* [TÂCHES DEMANDÉES]
(A) Répondez à ces questions sur l'extrait consacré à la formation :
(i) Quelle part des salariés comprend le projet global de son entreprise ?
(ii) Dans quel média Jean Pralong a-t-il publié sa chronique ?
(iii) D'après le titre intermédiaire, où réside le sens ?
(B) Indiquez, s'il vous plaît, si chaque affirmation s'accorde avec l'extrait consacré à la formation. Répondez par oui ou non et citez les mots de l'extrait qui tranchent.
(i) Jean Pralong enseigne les RH à l'EM Normandie.
(ii) Seuls 14 % des salariés comprennent le projet global de leur entreprise.
(iii) Le sens naît d'une explication descendante.
(C) Reprenez l'extrait consacré à la formation à partir de sa dernière phrase et poursuivez-le.

───── EXTRAIT ─────

La formation fabrique du sens
Les entreprises multiplient les discours sur la raison d’être, les séminaires inspirants et les slogans motivants. Pourtant, les collaborateurs s'interrogent sur la valeur de leur travail quotidien et peinent à la voir reconnue. S'avise-t-on que la formation (plus que la communication ou les KPI) est un véritable "moteur du sens" qui offre les clés pour reconnecter chacun à l’intelligence réelle du travail ?

Le sens réside dans le geste

Le paradoxe est connu, mais rarement exploré du point de vue de la formation. Selon des chiffres rapportés par Jean Pralong, professeur de RH à l'EM Normandie, dans une récente chronique publiée dans Le Point, 87 % des salariés comprennent le projet global de leur entreprise, mais seuls 14 % se déclarent réellement engagés. Pour reprendre la métaphore du professeur Pralong : ils voient la cathédrale, mais ne reconnaissent pas leur pierre dans l’édifice ! Ce n’est pas faute l’ambition collective, donc, mais de reconnaissance du geste que chacun accomplit tous les jours, dans la zone grise où se déploie l’intelligence pratique. Les grandes narrations de la communication institutionnelle n'y peuvent rien. Le sens ne naît pas d’une explication descendante, mais d’une compréhension intime du travail réel. Sur ce terrain, inutile de chercher trop loin : la formation est aux avant-postes pour redonner de la chair au travail, remettre en lumière ce qui a été invisibilisé par les standards, les proxies et les tableaux de bord.

───── LIGNES DE DONNÉES ─────

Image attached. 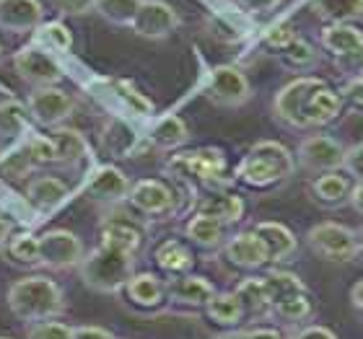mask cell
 I'll return each mask as SVG.
<instances>
[{
  "mask_svg": "<svg viewBox=\"0 0 363 339\" xmlns=\"http://www.w3.org/2000/svg\"><path fill=\"white\" fill-rule=\"evenodd\" d=\"M8 309L16 318L26 324L60 318L65 314V293L55 280L45 275H29L11 282L8 287Z\"/></svg>",
  "mask_w": 363,
  "mask_h": 339,
  "instance_id": "cell-1",
  "label": "cell"
},
{
  "mask_svg": "<svg viewBox=\"0 0 363 339\" xmlns=\"http://www.w3.org/2000/svg\"><path fill=\"white\" fill-rule=\"evenodd\" d=\"M296 171L294 153L278 140H259L247 151L239 166H236V179L252 189L275 187L280 181L291 179Z\"/></svg>",
  "mask_w": 363,
  "mask_h": 339,
  "instance_id": "cell-2",
  "label": "cell"
},
{
  "mask_svg": "<svg viewBox=\"0 0 363 339\" xmlns=\"http://www.w3.org/2000/svg\"><path fill=\"white\" fill-rule=\"evenodd\" d=\"M78 275L84 280V285L94 293L114 295L135 275V254L109 246V243H99L96 249L81 259Z\"/></svg>",
  "mask_w": 363,
  "mask_h": 339,
  "instance_id": "cell-3",
  "label": "cell"
},
{
  "mask_svg": "<svg viewBox=\"0 0 363 339\" xmlns=\"http://www.w3.org/2000/svg\"><path fill=\"white\" fill-rule=\"evenodd\" d=\"M306 246L311 254H317L325 262L348 264L358 259V231L345 223L325 220L306 231Z\"/></svg>",
  "mask_w": 363,
  "mask_h": 339,
  "instance_id": "cell-4",
  "label": "cell"
},
{
  "mask_svg": "<svg viewBox=\"0 0 363 339\" xmlns=\"http://www.w3.org/2000/svg\"><path fill=\"white\" fill-rule=\"evenodd\" d=\"M167 171L174 179L218 184L226 176V156L218 148H197V151L177 153L167 163Z\"/></svg>",
  "mask_w": 363,
  "mask_h": 339,
  "instance_id": "cell-5",
  "label": "cell"
},
{
  "mask_svg": "<svg viewBox=\"0 0 363 339\" xmlns=\"http://www.w3.org/2000/svg\"><path fill=\"white\" fill-rule=\"evenodd\" d=\"M325 86V81L317 76H296L294 81H288L283 88H278L275 98H272V117L288 130H306L303 125V106L306 98Z\"/></svg>",
  "mask_w": 363,
  "mask_h": 339,
  "instance_id": "cell-6",
  "label": "cell"
},
{
  "mask_svg": "<svg viewBox=\"0 0 363 339\" xmlns=\"http://www.w3.org/2000/svg\"><path fill=\"white\" fill-rule=\"evenodd\" d=\"M205 98L220 109H239L252 98L250 78L236 65H216L205 84Z\"/></svg>",
  "mask_w": 363,
  "mask_h": 339,
  "instance_id": "cell-7",
  "label": "cell"
},
{
  "mask_svg": "<svg viewBox=\"0 0 363 339\" xmlns=\"http://www.w3.org/2000/svg\"><path fill=\"white\" fill-rule=\"evenodd\" d=\"M342 156H345V145L337 137L319 132V135L303 137L298 148H296V166L309 173H327V171H340Z\"/></svg>",
  "mask_w": 363,
  "mask_h": 339,
  "instance_id": "cell-8",
  "label": "cell"
},
{
  "mask_svg": "<svg viewBox=\"0 0 363 339\" xmlns=\"http://www.w3.org/2000/svg\"><path fill=\"white\" fill-rule=\"evenodd\" d=\"M130 207L145 218L153 220H167L177 212V205H179V197L172 189V184L161 179H140L130 187L128 195Z\"/></svg>",
  "mask_w": 363,
  "mask_h": 339,
  "instance_id": "cell-9",
  "label": "cell"
},
{
  "mask_svg": "<svg viewBox=\"0 0 363 339\" xmlns=\"http://www.w3.org/2000/svg\"><path fill=\"white\" fill-rule=\"evenodd\" d=\"M86 256L84 241L73 231L52 228L39 236V267L47 270H73Z\"/></svg>",
  "mask_w": 363,
  "mask_h": 339,
  "instance_id": "cell-10",
  "label": "cell"
},
{
  "mask_svg": "<svg viewBox=\"0 0 363 339\" xmlns=\"http://www.w3.org/2000/svg\"><path fill=\"white\" fill-rule=\"evenodd\" d=\"M26 112L39 127L55 130L62 127V122L76 112V98L60 86H50V88H31L26 98Z\"/></svg>",
  "mask_w": 363,
  "mask_h": 339,
  "instance_id": "cell-11",
  "label": "cell"
},
{
  "mask_svg": "<svg viewBox=\"0 0 363 339\" xmlns=\"http://www.w3.org/2000/svg\"><path fill=\"white\" fill-rule=\"evenodd\" d=\"M13 70L31 88H50V86H60L62 81L60 62L37 45H26L13 52Z\"/></svg>",
  "mask_w": 363,
  "mask_h": 339,
  "instance_id": "cell-12",
  "label": "cell"
},
{
  "mask_svg": "<svg viewBox=\"0 0 363 339\" xmlns=\"http://www.w3.org/2000/svg\"><path fill=\"white\" fill-rule=\"evenodd\" d=\"M179 23L182 18L172 3H167V0H140L130 29H133L135 37L159 42V39L172 37L179 29Z\"/></svg>",
  "mask_w": 363,
  "mask_h": 339,
  "instance_id": "cell-13",
  "label": "cell"
},
{
  "mask_svg": "<svg viewBox=\"0 0 363 339\" xmlns=\"http://www.w3.org/2000/svg\"><path fill=\"white\" fill-rule=\"evenodd\" d=\"M133 181L128 179V173L120 171L117 166H99L86 181V197L91 202L101 205V207H117L125 202L130 195Z\"/></svg>",
  "mask_w": 363,
  "mask_h": 339,
  "instance_id": "cell-14",
  "label": "cell"
},
{
  "mask_svg": "<svg viewBox=\"0 0 363 339\" xmlns=\"http://www.w3.org/2000/svg\"><path fill=\"white\" fill-rule=\"evenodd\" d=\"M353 187H356V181L350 179L348 173L340 168V171L317 173V176L309 181L306 192H309L311 202L314 205L325 207V210H337V207L350 205Z\"/></svg>",
  "mask_w": 363,
  "mask_h": 339,
  "instance_id": "cell-15",
  "label": "cell"
},
{
  "mask_svg": "<svg viewBox=\"0 0 363 339\" xmlns=\"http://www.w3.org/2000/svg\"><path fill=\"white\" fill-rule=\"evenodd\" d=\"M45 23L42 0H0V31L29 34Z\"/></svg>",
  "mask_w": 363,
  "mask_h": 339,
  "instance_id": "cell-16",
  "label": "cell"
},
{
  "mask_svg": "<svg viewBox=\"0 0 363 339\" xmlns=\"http://www.w3.org/2000/svg\"><path fill=\"white\" fill-rule=\"evenodd\" d=\"M319 47L335 60H356L363 54V31L353 23H327L319 31Z\"/></svg>",
  "mask_w": 363,
  "mask_h": 339,
  "instance_id": "cell-17",
  "label": "cell"
},
{
  "mask_svg": "<svg viewBox=\"0 0 363 339\" xmlns=\"http://www.w3.org/2000/svg\"><path fill=\"white\" fill-rule=\"evenodd\" d=\"M223 254L234 267L239 270H259L270 264V254H267V246L262 243L255 231H242V234L231 236L223 243Z\"/></svg>",
  "mask_w": 363,
  "mask_h": 339,
  "instance_id": "cell-18",
  "label": "cell"
},
{
  "mask_svg": "<svg viewBox=\"0 0 363 339\" xmlns=\"http://www.w3.org/2000/svg\"><path fill=\"white\" fill-rule=\"evenodd\" d=\"M101 243H109V246H117L138 256V251L145 243V226L130 215H109L101 223Z\"/></svg>",
  "mask_w": 363,
  "mask_h": 339,
  "instance_id": "cell-19",
  "label": "cell"
},
{
  "mask_svg": "<svg viewBox=\"0 0 363 339\" xmlns=\"http://www.w3.org/2000/svg\"><path fill=\"white\" fill-rule=\"evenodd\" d=\"M218 293L208 277L200 275H179V277L167 282V298L177 306H187V309H205V303Z\"/></svg>",
  "mask_w": 363,
  "mask_h": 339,
  "instance_id": "cell-20",
  "label": "cell"
},
{
  "mask_svg": "<svg viewBox=\"0 0 363 339\" xmlns=\"http://www.w3.org/2000/svg\"><path fill=\"white\" fill-rule=\"evenodd\" d=\"M68 197H70V187L60 176H52V173L34 176V179L26 184V202L37 212L57 210Z\"/></svg>",
  "mask_w": 363,
  "mask_h": 339,
  "instance_id": "cell-21",
  "label": "cell"
},
{
  "mask_svg": "<svg viewBox=\"0 0 363 339\" xmlns=\"http://www.w3.org/2000/svg\"><path fill=\"white\" fill-rule=\"evenodd\" d=\"M342 109H345V106H342L340 91L330 88L327 84L319 86V88L306 98V106H303V125H306V130L333 125L342 114Z\"/></svg>",
  "mask_w": 363,
  "mask_h": 339,
  "instance_id": "cell-22",
  "label": "cell"
},
{
  "mask_svg": "<svg viewBox=\"0 0 363 339\" xmlns=\"http://www.w3.org/2000/svg\"><path fill=\"white\" fill-rule=\"evenodd\" d=\"M255 234L262 239V243L267 246V254H270L272 264H283L291 262L298 251V239L288 226L283 223H275V220H262L257 226L252 228Z\"/></svg>",
  "mask_w": 363,
  "mask_h": 339,
  "instance_id": "cell-23",
  "label": "cell"
},
{
  "mask_svg": "<svg viewBox=\"0 0 363 339\" xmlns=\"http://www.w3.org/2000/svg\"><path fill=\"white\" fill-rule=\"evenodd\" d=\"M244 200L231 192H208V195L197 197L195 212L208 215V218L218 220L223 226H234L244 218Z\"/></svg>",
  "mask_w": 363,
  "mask_h": 339,
  "instance_id": "cell-24",
  "label": "cell"
},
{
  "mask_svg": "<svg viewBox=\"0 0 363 339\" xmlns=\"http://www.w3.org/2000/svg\"><path fill=\"white\" fill-rule=\"evenodd\" d=\"M226 228L228 226H223L218 220L195 212V215L184 223V236H187L189 243H195L197 249L216 251V249H223V243H226V239H228Z\"/></svg>",
  "mask_w": 363,
  "mask_h": 339,
  "instance_id": "cell-25",
  "label": "cell"
},
{
  "mask_svg": "<svg viewBox=\"0 0 363 339\" xmlns=\"http://www.w3.org/2000/svg\"><path fill=\"white\" fill-rule=\"evenodd\" d=\"M125 293L140 309H159L161 303L167 301V282L156 277L153 272H138L128 280Z\"/></svg>",
  "mask_w": 363,
  "mask_h": 339,
  "instance_id": "cell-26",
  "label": "cell"
},
{
  "mask_svg": "<svg viewBox=\"0 0 363 339\" xmlns=\"http://www.w3.org/2000/svg\"><path fill=\"white\" fill-rule=\"evenodd\" d=\"M55 148V163L62 168H76L86 159V140L73 127H55L50 132Z\"/></svg>",
  "mask_w": 363,
  "mask_h": 339,
  "instance_id": "cell-27",
  "label": "cell"
},
{
  "mask_svg": "<svg viewBox=\"0 0 363 339\" xmlns=\"http://www.w3.org/2000/svg\"><path fill=\"white\" fill-rule=\"evenodd\" d=\"M153 262L159 264L164 272L179 277V275H187V272L192 270L195 256H192V251H189V246L184 241H179V239H167L164 243L156 246Z\"/></svg>",
  "mask_w": 363,
  "mask_h": 339,
  "instance_id": "cell-28",
  "label": "cell"
},
{
  "mask_svg": "<svg viewBox=\"0 0 363 339\" xmlns=\"http://www.w3.org/2000/svg\"><path fill=\"white\" fill-rule=\"evenodd\" d=\"M148 140H151V145L156 151H177V148H182L189 140V127L184 125L182 117L167 114V117H161L153 125Z\"/></svg>",
  "mask_w": 363,
  "mask_h": 339,
  "instance_id": "cell-29",
  "label": "cell"
},
{
  "mask_svg": "<svg viewBox=\"0 0 363 339\" xmlns=\"http://www.w3.org/2000/svg\"><path fill=\"white\" fill-rule=\"evenodd\" d=\"M278 62L288 73H298V76H309L311 70L319 65V52L317 47L306 42V39H294L286 50H280L278 52Z\"/></svg>",
  "mask_w": 363,
  "mask_h": 339,
  "instance_id": "cell-30",
  "label": "cell"
},
{
  "mask_svg": "<svg viewBox=\"0 0 363 339\" xmlns=\"http://www.w3.org/2000/svg\"><path fill=\"white\" fill-rule=\"evenodd\" d=\"M309 8L325 23H353L363 18V0H309Z\"/></svg>",
  "mask_w": 363,
  "mask_h": 339,
  "instance_id": "cell-31",
  "label": "cell"
},
{
  "mask_svg": "<svg viewBox=\"0 0 363 339\" xmlns=\"http://www.w3.org/2000/svg\"><path fill=\"white\" fill-rule=\"evenodd\" d=\"M205 314H208V318H211L213 324L218 326H239L244 321V306L242 301L236 298L234 290H228V293H216L211 298V301L205 303Z\"/></svg>",
  "mask_w": 363,
  "mask_h": 339,
  "instance_id": "cell-32",
  "label": "cell"
},
{
  "mask_svg": "<svg viewBox=\"0 0 363 339\" xmlns=\"http://www.w3.org/2000/svg\"><path fill=\"white\" fill-rule=\"evenodd\" d=\"M262 285H265L270 309L275 303L294 298V295L309 293L306 285H303V280L298 277V275H294V272H286V270H272V272H267V275H262Z\"/></svg>",
  "mask_w": 363,
  "mask_h": 339,
  "instance_id": "cell-33",
  "label": "cell"
},
{
  "mask_svg": "<svg viewBox=\"0 0 363 339\" xmlns=\"http://www.w3.org/2000/svg\"><path fill=\"white\" fill-rule=\"evenodd\" d=\"M29 130V112H26V104H21L18 98L8 96L0 101V137H13L23 135Z\"/></svg>",
  "mask_w": 363,
  "mask_h": 339,
  "instance_id": "cell-34",
  "label": "cell"
},
{
  "mask_svg": "<svg viewBox=\"0 0 363 339\" xmlns=\"http://www.w3.org/2000/svg\"><path fill=\"white\" fill-rule=\"evenodd\" d=\"M236 298L242 301L244 314L247 316H265L270 314V301H267L265 285H262V277H247L236 285Z\"/></svg>",
  "mask_w": 363,
  "mask_h": 339,
  "instance_id": "cell-35",
  "label": "cell"
},
{
  "mask_svg": "<svg viewBox=\"0 0 363 339\" xmlns=\"http://www.w3.org/2000/svg\"><path fill=\"white\" fill-rule=\"evenodd\" d=\"M6 256L21 267H39V236L34 234H11L3 246Z\"/></svg>",
  "mask_w": 363,
  "mask_h": 339,
  "instance_id": "cell-36",
  "label": "cell"
},
{
  "mask_svg": "<svg viewBox=\"0 0 363 339\" xmlns=\"http://www.w3.org/2000/svg\"><path fill=\"white\" fill-rule=\"evenodd\" d=\"M270 316L291 326L303 324V321H309V318L314 316V303H311L309 293L294 295V298H288V301L275 303L270 309Z\"/></svg>",
  "mask_w": 363,
  "mask_h": 339,
  "instance_id": "cell-37",
  "label": "cell"
},
{
  "mask_svg": "<svg viewBox=\"0 0 363 339\" xmlns=\"http://www.w3.org/2000/svg\"><path fill=\"white\" fill-rule=\"evenodd\" d=\"M135 143H138V137L133 135V130H130L128 125H122V122H117V120L106 122L104 148L112 153L114 159H130V156L135 153Z\"/></svg>",
  "mask_w": 363,
  "mask_h": 339,
  "instance_id": "cell-38",
  "label": "cell"
},
{
  "mask_svg": "<svg viewBox=\"0 0 363 339\" xmlns=\"http://www.w3.org/2000/svg\"><path fill=\"white\" fill-rule=\"evenodd\" d=\"M138 6H140V0H96L94 11L106 23H112V26H128L130 29V23H133V18L138 13Z\"/></svg>",
  "mask_w": 363,
  "mask_h": 339,
  "instance_id": "cell-39",
  "label": "cell"
},
{
  "mask_svg": "<svg viewBox=\"0 0 363 339\" xmlns=\"http://www.w3.org/2000/svg\"><path fill=\"white\" fill-rule=\"evenodd\" d=\"M37 168L34 159H31V151L26 140H23L18 148H11L8 153H3V159H0V173L6 176V179H23V176H29L31 171Z\"/></svg>",
  "mask_w": 363,
  "mask_h": 339,
  "instance_id": "cell-40",
  "label": "cell"
},
{
  "mask_svg": "<svg viewBox=\"0 0 363 339\" xmlns=\"http://www.w3.org/2000/svg\"><path fill=\"white\" fill-rule=\"evenodd\" d=\"M39 42L50 45L52 50H60V52H70L73 50V34L62 21H50L39 26Z\"/></svg>",
  "mask_w": 363,
  "mask_h": 339,
  "instance_id": "cell-41",
  "label": "cell"
},
{
  "mask_svg": "<svg viewBox=\"0 0 363 339\" xmlns=\"http://www.w3.org/2000/svg\"><path fill=\"white\" fill-rule=\"evenodd\" d=\"M294 39H298V31H296L294 23H291V21H278V23H272L270 29L262 34V45L278 54L280 50H286Z\"/></svg>",
  "mask_w": 363,
  "mask_h": 339,
  "instance_id": "cell-42",
  "label": "cell"
},
{
  "mask_svg": "<svg viewBox=\"0 0 363 339\" xmlns=\"http://www.w3.org/2000/svg\"><path fill=\"white\" fill-rule=\"evenodd\" d=\"M73 334V326H68L65 321H37V324H29L26 329V339H70Z\"/></svg>",
  "mask_w": 363,
  "mask_h": 339,
  "instance_id": "cell-43",
  "label": "cell"
},
{
  "mask_svg": "<svg viewBox=\"0 0 363 339\" xmlns=\"http://www.w3.org/2000/svg\"><path fill=\"white\" fill-rule=\"evenodd\" d=\"M340 98L345 109H350V112H356L363 117V73H358V76H353L350 81H345V86L340 88Z\"/></svg>",
  "mask_w": 363,
  "mask_h": 339,
  "instance_id": "cell-44",
  "label": "cell"
},
{
  "mask_svg": "<svg viewBox=\"0 0 363 339\" xmlns=\"http://www.w3.org/2000/svg\"><path fill=\"white\" fill-rule=\"evenodd\" d=\"M26 145H29L31 159H34V163H37V166L55 163V148H52V140H50V135H31L29 140H26Z\"/></svg>",
  "mask_w": 363,
  "mask_h": 339,
  "instance_id": "cell-45",
  "label": "cell"
},
{
  "mask_svg": "<svg viewBox=\"0 0 363 339\" xmlns=\"http://www.w3.org/2000/svg\"><path fill=\"white\" fill-rule=\"evenodd\" d=\"M342 171L348 173L356 184H363V143H356L345 148L342 156Z\"/></svg>",
  "mask_w": 363,
  "mask_h": 339,
  "instance_id": "cell-46",
  "label": "cell"
},
{
  "mask_svg": "<svg viewBox=\"0 0 363 339\" xmlns=\"http://www.w3.org/2000/svg\"><path fill=\"white\" fill-rule=\"evenodd\" d=\"M60 16H86L94 11L96 0H50Z\"/></svg>",
  "mask_w": 363,
  "mask_h": 339,
  "instance_id": "cell-47",
  "label": "cell"
},
{
  "mask_svg": "<svg viewBox=\"0 0 363 339\" xmlns=\"http://www.w3.org/2000/svg\"><path fill=\"white\" fill-rule=\"evenodd\" d=\"M288 339H340V337L322 324H306L301 329H296L294 334H288Z\"/></svg>",
  "mask_w": 363,
  "mask_h": 339,
  "instance_id": "cell-48",
  "label": "cell"
},
{
  "mask_svg": "<svg viewBox=\"0 0 363 339\" xmlns=\"http://www.w3.org/2000/svg\"><path fill=\"white\" fill-rule=\"evenodd\" d=\"M70 339H117V337L109 329H104V326L84 324V326H73Z\"/></svg>",
  "mask_w": 363,
  "mask_h": 339,
  "instance_id": "cell-49",
  "label": "cell"
},
{
  "mask_svg": "<svg viewBox=\"0 0 363 339\" xmlns=\"http://www.w3.org/2000/svg\"><path fill=\"white\" fill-rule=\"evenodd\" d=\"M236 3L247 8L250 13H267V11H275L283 0H236Z\"/></svg>",
  "mask_w": 363,
  "mask_h": 339,
  "instance_id": "cell-50",
  "label": "cell"
},
{
  "mask_svg": "<svg viewBox=\"0 0 363 339\" xmlns=\"http://www.w3.org/2000/svg\"><path fill=\"white\" fill-rule=\"evenodd\" d=\"M247 337L250 339H288L286 334L275 329V326H255V329H247Z\"/></svg>",
  "mask_w": 363,
  "mask_h": 339,
  "instance_id": "cell-51",
  "label": "cell"
},
{
  "mask_svg": "<svg viewBox=\"0 0 363 339\" xmlns=\"http://www.w3.org/2000/svg\"><path fill=\"white\" fill-rule=\"evenodd\" d=\"M350 306L358 316H363V280H358L356 285L350 287Z\"/></svg>",
  "mask_w": 363,
  "mask_h": 339,
  "instance_id": "cell-52",
  "label": "cell"
},
{
  "mask_svg": "<svg viewBox=\"0 0 363 339\" xmlns=\"http://www.w3.org/2000/svg\"><path fill=\"white\" fill-rule=\"evenodd\" d=\"M350 207L358 212L363 218V184H356L353 187V195H350Z\"/></svg>",
  "mask_w": 363,
  "mask_h": 339,
  "instance_id": "cell-53",
  "label": "cell"
},
{
  "mask_svg": "<svg viewBox=\"0 0 363 339\" xmlns=\"http://www.w3.org/2000/svg\"><path fill=\"white\" fill-rule=\"evenodd\" d=\"M8 239H11V223L0 215V251H3V246H6Z\"/></svg>",
  "mask_w": 363,
  "mask_h": 339,
  "instance_id": "cell-54",
  "label": "cell"
},
{
  "mask_svg": "<svg viewBox=\"0 0 363 339\" xmlns=\"http://www.w3.org/2000/svg\"><path fill=\"white\" fill-rule=\"evenodd\" d=\"M213 339H250V337H247V332H242V329H228V332L216 334Z\"/></svg>",
  "mask_w": 363,
  "mask_h": 339,
  "instance_id": "cell-55",
  "label": "cell"
},
{
  "mask_svg": "<svg viewBox=\"0 0 363 339\" xmlns=\"http://www.w3.org/2000/svg\"><path fill=\"white\" fill-rule=\"evenodd\" d=\"M358 256L363 259V231L358 234Z\"/></svg>",
  "mask_w": 363,
  "mask_h": 339,
  "instance_id": "cell-56",
  "label": "cell"
},
{
  "mask_svg": "<svg viewBox=\"0 0 363 339\" xmlns=\"http://www.w3.org/2000/svg\"><path fill=\"white\" fill-rule=\"evenodd\" d=\"M0 57H3V45H0Z\"/></svg>",
  "mask_w": 363,
  "mask_h": 339,
  "instance_id": "cell-57",
  "label": "cell"
},
{
  "mask_svg": "<svg viewBox=\"0 0 363 339\" xmlns=\"http://www.w3.org/2000/svg\"><path fill=\"white\" fill-rule=\"evenodd\" d=\"M0 339H11V337H0Z\"/></svg>",
  "mask_w": 363,
  "mask_h": 339,
  "instance_id": "cell-58",
  "label": "cell"
},
{
  "mask_svg": "<svg viewBox=\"0 0 363 339\" xmlns=\"http://www.w3.org/2000/svg\"><path fill=\"white\" fill-rule=\"evenodd\" d=\"M361 73H363V68H361Z\"/></svg>",
  "mask_w": 363,
  "mask_h": 339,
  "instance_id": "cell-59",
  "label": "cell"
}]
</instances>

─────

* [RÉSULTATS]
(A)
(i) 87 % des salariés.
(ii) Dans Le Point.
(iii) Dans le geste.

(B)
(i) Oui : « Jean Pralong, professeur de RH à l'EM Normandie ».
(ii) Non : « 87 % des salariés comprennent le projet global de leur entreprise, mais seuls 14 % se déclarent réellement engagés ».
(iii) Non : « Le sens ne naît pas d’une explication descendante, mais d’une compréhension intime du travail réel. »

(C)
La grande invisibilisation du travail réel

La déconnexion entre discours et réalité est illustrée par une anecdote rapportée par Jean Pralong… Lorsqu’on demande à des responsables RH d’évaluer la performance d’une caissière en se fondant sur des indicateurs abstraits — nombre d’articles scannés à la minute, durée moyenne par client — les écarts sont immédiatement attribués à un « manque de motivation », à un « déficit de compétences » ou à des « aptitudes insuffisantes ». Jamais à la complexité réelle de l’activité : gérer les imprévus, veiller au confort des clients, ajuster son rythme selon l’affluence, préserver la relation. Une part essentielle du travail — les arbitrages, les micro-décisions, les savoirs tacites — disparaît alors purement et simplement. Ce n’est pas la faute des managers, ni celle des RH : c’est celle d’un appareillage technique qui a réduit le travail à ce qui se mesure. La formation se heurte directement à cette invisibilisation. Comment développer des compétences que personne n’a pris le soin de décrire ? Comment entraîner une intelligence que les indicateurs ne savent pas nommer ? Comment engager des collaborateurs à qui l’on demande d’adhérer à un récit abstrait sans leur permettre de comprendre la valeur concrète de leur propre geste ? Tant que cette cécité organisationnelle dure, la formation court derrière un objet qu’elle ne voit pas. L’enjeu n’est plus de concevoir des modules, mais de restituer la vérité du travail. C’est à ce moment précis que la formation devient productrice de sens.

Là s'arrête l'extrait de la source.